David Cassidy In Print.

News Articles - David's Australian Tour 2002

The Interview / David Cassidy

Adelaide, Saturday, November 16, 2002
Simon Yeaman

'30,000 people screaming "I love you, I love you", it's an overwhelming feeling'

The Interview - David Cassidy

Back in March, 1974, five teenage girls were taken to the Royal Adelaide Hospital - one was treated for internal injuries after being crushed at a Memorial Drive concert, the others were treated for hysteria and shock. Ten thousand other young fans had been turned away at the gates, prompting American teen idol David Cassidy to announce a second concert for the following night.

Shielded by 27 security guards, Cassidy's arrival in Adelaide was brought forward from Tuesday to Sunday to avoid the mass truancy that occurred in Sydney.

"It was pretty much chaos and hysteria everywhere," Cassidy recalls of Australia. "They were great fans, though. The audience was incredible. When you're standing at the focal point, 20,000, 30,000 people screaming 'I love you, I love you', it's an overwhelming feeling."

But that was way back then. Now he admits to being unsure what - at age 52 - he returns to Adelaide on Monday for a belated encore rendition of such bubblegum classics as I Think I Love You, Cherish and Could It be Forever.

"My fans everywhere all over the world have been incredibly supportive," Cassidy says over the phone from his home in Miami. "It will be interesting to see what happens when I come back because it's been so long since I've been there. I don't know what to expect."

While most Australians only know Cassidy as girl-magnet pop star and squeaky clean Keith Partridge from the TV series The Partridge Family, he has enjoyed a very enduring, active and highly successful theatrical career in the UK and UK. He's starred in more than 2500 live shows, including Broadway and West End productions, winning awards and selling out shows as writer, director, producer and performer. In 2001, he chose to go back to his first love - performing live concerts around the world - and this year released an album, Then and Now (a platinum hit in the US), with the mature Cassidy reworking his old hits. He says there will be a lot of classics in the Adelaide concert.

"Because I haven't been around flogging it for years and years, I've done so much work in the theatre and Broadway ... it's like I opened up a chest that had all these jewels and they were mine," he says.

Launched to fame by The Partridge Family in the early '70s, Cassidy at his peak, age 21, was the world's highest-paid solo entertainer - with a fan-club bigger than the Beatles and Elvis combined. He sold 25 million records and had 10 No 1 hits (five with The Partridge Family) before retiring from the pop scene shortly after his Australian tour.

"I'd been at it for five years and I was quite burnt out and I had been devoted ... to the business of David Cassidy as opposed to who I am and where I am and what I am as a human being," he says. "I always wanted people to know that I loved it, but I wanted to move on creatively and artistically and in every other way and do something else."

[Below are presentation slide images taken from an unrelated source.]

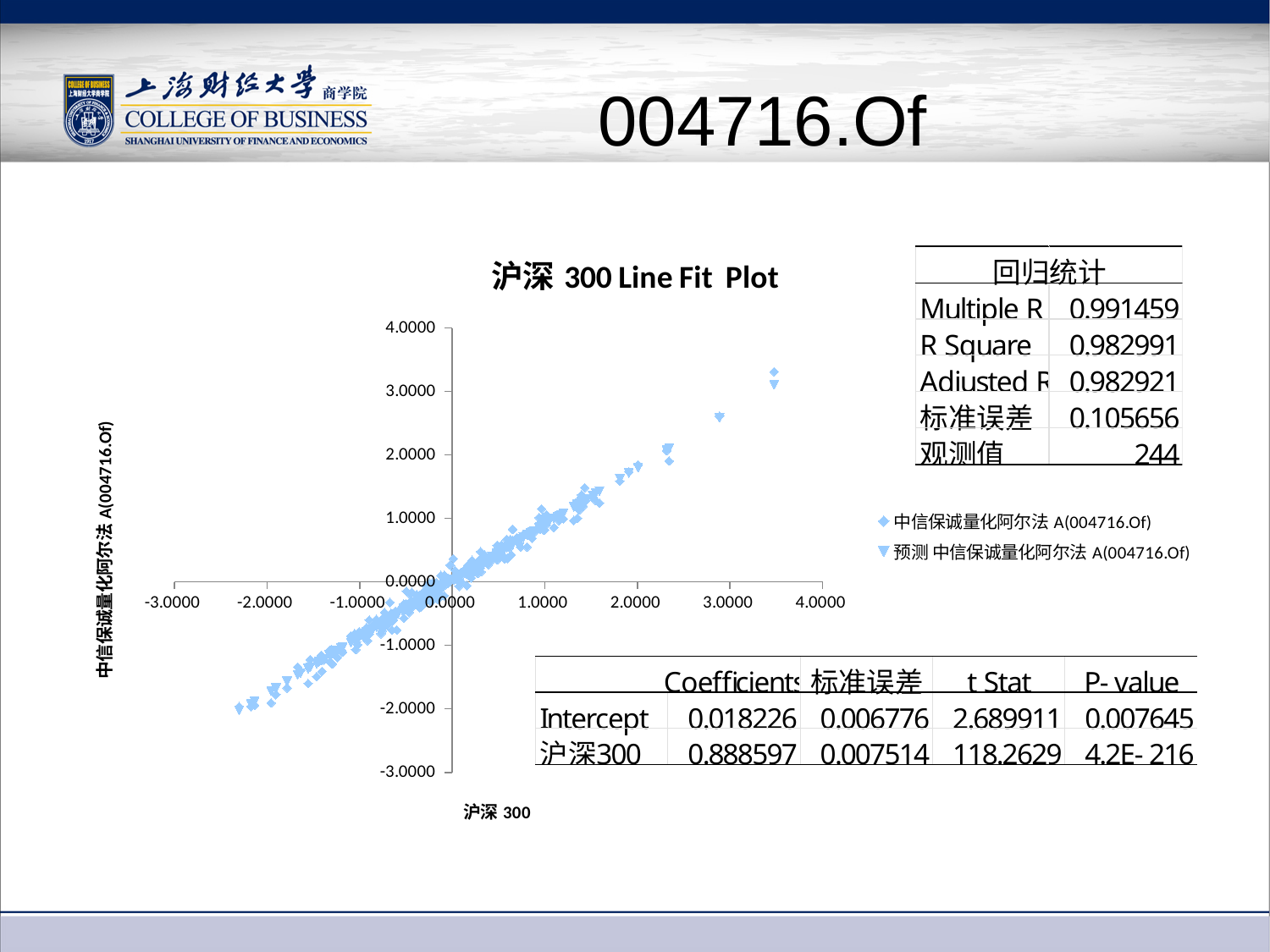
How many series does the legend of the 沪深 300 Line Fit Plot list? 2 What is the label of the x axis of the 沪深 300 Line Fit Plot? 沪深 300 In the 沪深 300 Line Fit Plot, is the lowest plotted y value greater or less than -1.0000? less What is the maximum value shown on the y axis of the 沪深 300 Line Fit Plot? 4.0000 What kind of chart is the 沪深 300 Line Fit Plot? scatter plot In the 沪深 300 Line Fit Plot, is the largest x value of the plotted points greater or less than 3.0000? greater What is the minimum value shown on the x axis of the 沪深 300 Line Fit Plot? -3.0000 In the 沪深 300 Line Fit Plot, is the highest plotted y value greater or less than 3.0000? greater What is the title of the chart on the slide? 沪深 300 Line Fit Plot In the 沪深 300 Line Fit Plot, do the plotted values rise or fall as the x-axis value increases? rise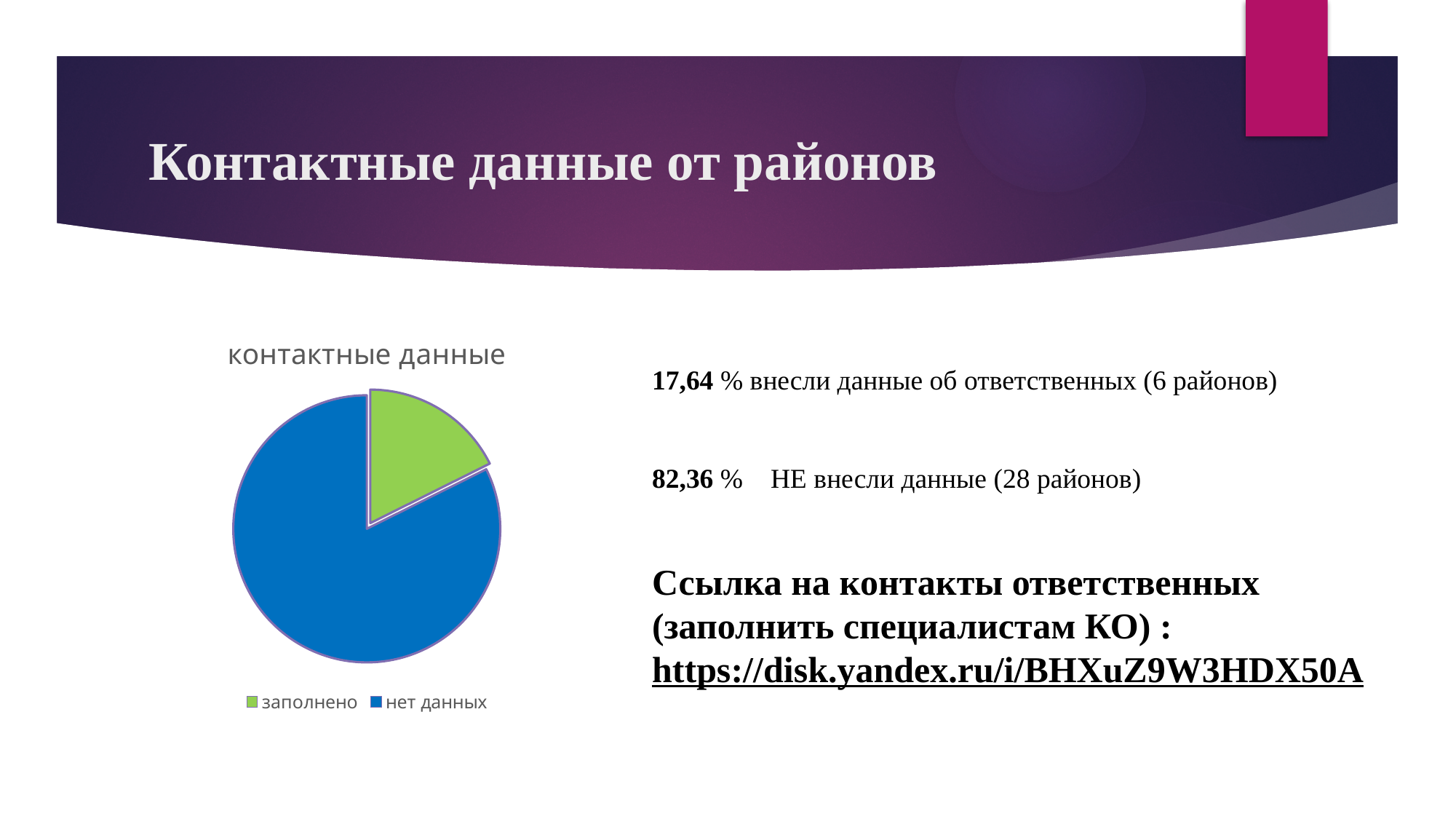
What colour is the заполнено slice in the pie chart? green How many slices does the pie chart have? 2 How many districts does the slide say entered contact data (заполнено)? 6 How many entries does the chart legend list? 2 Which category has the smallest slice in the pie chart? заполнено Which category has the largest slice in the pie chart? нет данных What is the title of the chart on the slide? контактные данные What kind of chart is shown on the slide? pie chart According to the slide, what share of districts is represented by the нет данных slice? 82,36 % Which slice is larger, заполнено or нет данных? нет данных According to the slide, what share of districts is represented by the заполнено slice? 17,64 % How many districts does the slide say did not enter data (нет данных)? 28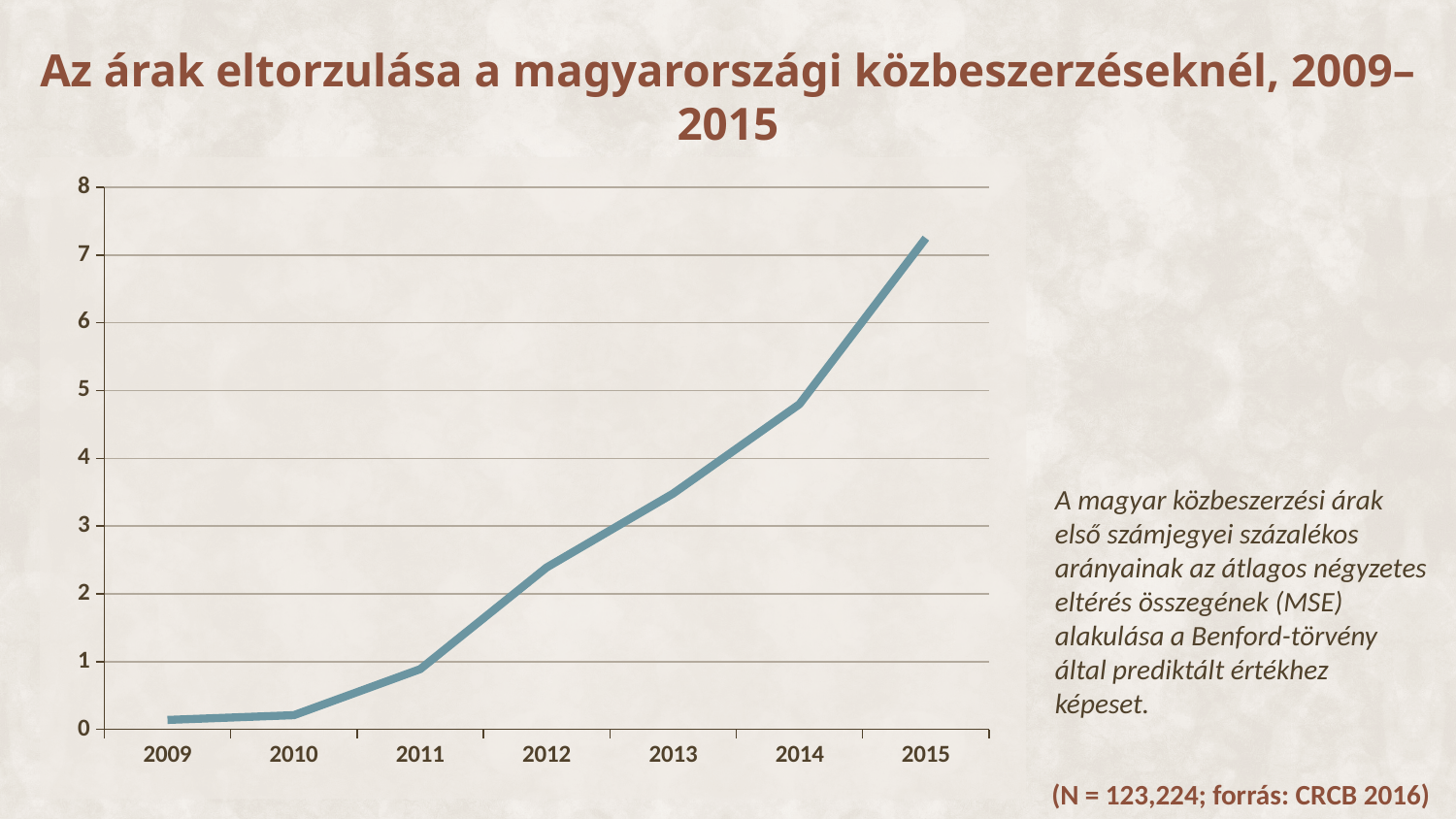
Is the value for 2013 greater or less than 3? greater What is the highest value shown on the y axis? 8 Which year has the highest value? 2015 Is the value for 2015 greater or less than 7? greater Do the values rise or fall from 2009 to 2015? rise What is the title of the chart on the slide? Az árak eltorzulása a magyarországi közbeszerzéseknél, 2009–2015 Is the value for 2012 greater or less than 2? greater How many years are plotted along the x axis? 7 Which is larger, the value for 2013 or the value for 2014? 2014 What kind of chart is shown on the slide? line chart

As for how the fan base has changed over the decades? "It's interesting," says Cassidy. "Twenty-five years ago, the voices were very high-pitched and they threw a lot of love beads and things at me. Now their voices have dropped an octave and it's almost like three generations. There are kids, there are fans when they were kids, teenagers, and their parents come."

"Instead of throwing love beads they throw, like, lingerie, bras and underwear."

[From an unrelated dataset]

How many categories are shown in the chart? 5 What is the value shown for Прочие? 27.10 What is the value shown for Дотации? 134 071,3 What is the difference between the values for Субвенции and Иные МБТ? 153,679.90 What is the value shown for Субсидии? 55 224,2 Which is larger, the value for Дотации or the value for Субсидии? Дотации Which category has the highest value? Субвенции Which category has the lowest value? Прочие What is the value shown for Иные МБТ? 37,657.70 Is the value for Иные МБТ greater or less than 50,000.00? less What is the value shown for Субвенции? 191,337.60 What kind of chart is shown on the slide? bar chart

David Cassidy will perform at the Adelaide Entertainment Centre on Monday. Tickets at BASS. Repeats of The Partridge Family can be seen on Foxtel-Austar's TV1 at 3.30pm, weekdays.

His Story So Far

BORN : April 12, 1950, in New York.
LIVES : Miami, Florida, with songwriter-wife Sue Shifrin-Cassidy and son Beau, 11 (they moved this year from Las Vegas).
FAMILY : The son of actors Evelyn Ward and Jack Cassidy, Cassidy's stepmother is Shirley Jones, who played his mother on The Partridge Family. His half-brother Shaun Cassidy had a couple of pop hits in the 1970s before moving into television production.
CAREER : Cassidy got his breakthrough role in 1970 when The Partridge Family premiered, playing a singer in a family band. The show had its first No 1 hit that year with I Think I Love You. By the mid-'70s, Cassidy switched to serious acting, appearing on Broadway in the original Joseph and the Amazing Technicolor Dreamcoat. In 1994, he and Shaun starred in a sell-out US-Canada tour with the stage show Blood Brothers; in 1996, voted best all-round performer and best singer for the $US75 million Las Vegas extravaganza EFX; voted best al-round performer again in 1999; and in 2000 was voted best producer for the Broadway musicals The Rat Pack is Back and At the Copa.